Course specific prerequisites
The student is supposed to have completed a basic course in mathematical statistics worth of 7.5 credit points.
Aim
The aim of the course is to provide a basic knowledge of how to use probabilistic and statistical methods for image analysis.
Learning outcomes (after completion of the course the student should be able to)
- have experience with image acquisition and basic image processing,
- be able to understand how to use statistical image analysis
techniques including methods for pattern recognition
- have competence of applying statistical modeling to image analysis, including the use of models for point patterns and spatial correlation.
Content
Digital image processing and analysis of information in images are methods that become increasingly important in many technical and scientific fields, including almost all biological sciences.
Methods for acquiring, showing, filtering and segmentation of images are briefly covered in the first part of the course, including methods for performing quantitative measurements in images.

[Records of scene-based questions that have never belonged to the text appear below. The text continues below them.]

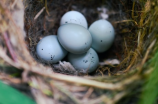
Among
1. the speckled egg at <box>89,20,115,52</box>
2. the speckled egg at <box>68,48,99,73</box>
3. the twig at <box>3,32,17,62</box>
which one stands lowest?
the twig at <box>3,32,17,62</box>

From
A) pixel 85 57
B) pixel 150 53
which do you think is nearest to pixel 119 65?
pixel 85 57

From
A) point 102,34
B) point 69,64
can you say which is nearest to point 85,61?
point 69,64

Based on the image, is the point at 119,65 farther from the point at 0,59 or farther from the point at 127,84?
the point at 0,59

Core subjects in the course are pattern recognition and spatial
statistics applied to images. In pattern recognition we study methods for discrimination between classes of objects characterized by suitably chosen features. Spatial statistical models are used for describing point patterns, spatial correlation and the shape and structure of objects in two and three dimensions.

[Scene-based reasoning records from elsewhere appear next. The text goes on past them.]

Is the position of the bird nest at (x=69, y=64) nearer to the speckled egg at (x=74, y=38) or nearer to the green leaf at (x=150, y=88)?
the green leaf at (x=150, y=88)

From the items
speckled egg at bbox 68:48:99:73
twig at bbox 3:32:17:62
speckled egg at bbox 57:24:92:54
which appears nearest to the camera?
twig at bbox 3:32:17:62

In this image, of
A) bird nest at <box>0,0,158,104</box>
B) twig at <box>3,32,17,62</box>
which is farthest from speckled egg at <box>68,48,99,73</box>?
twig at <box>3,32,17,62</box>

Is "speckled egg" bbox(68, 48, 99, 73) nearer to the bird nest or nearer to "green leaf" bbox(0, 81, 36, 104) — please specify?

Examples are taken from remote sensing, microscopy, photography, medical imaging and fingerprint analysis. In the course special interest will be devoted to applications in bioinformatics, including analysis of images of microarrays for comparing DNA expression levels and images of two-dimensional electrophoresis gels for studying proteins.
Organisation
Lectures.
Practical computer work is included, typically using MATLAB. An
important part of the course is to carry through a project in a small
group, presenting the results at a seminar and writing a project
report.
Literature
To be decided
Examination
The assessment is based both on a written final examination and the project report.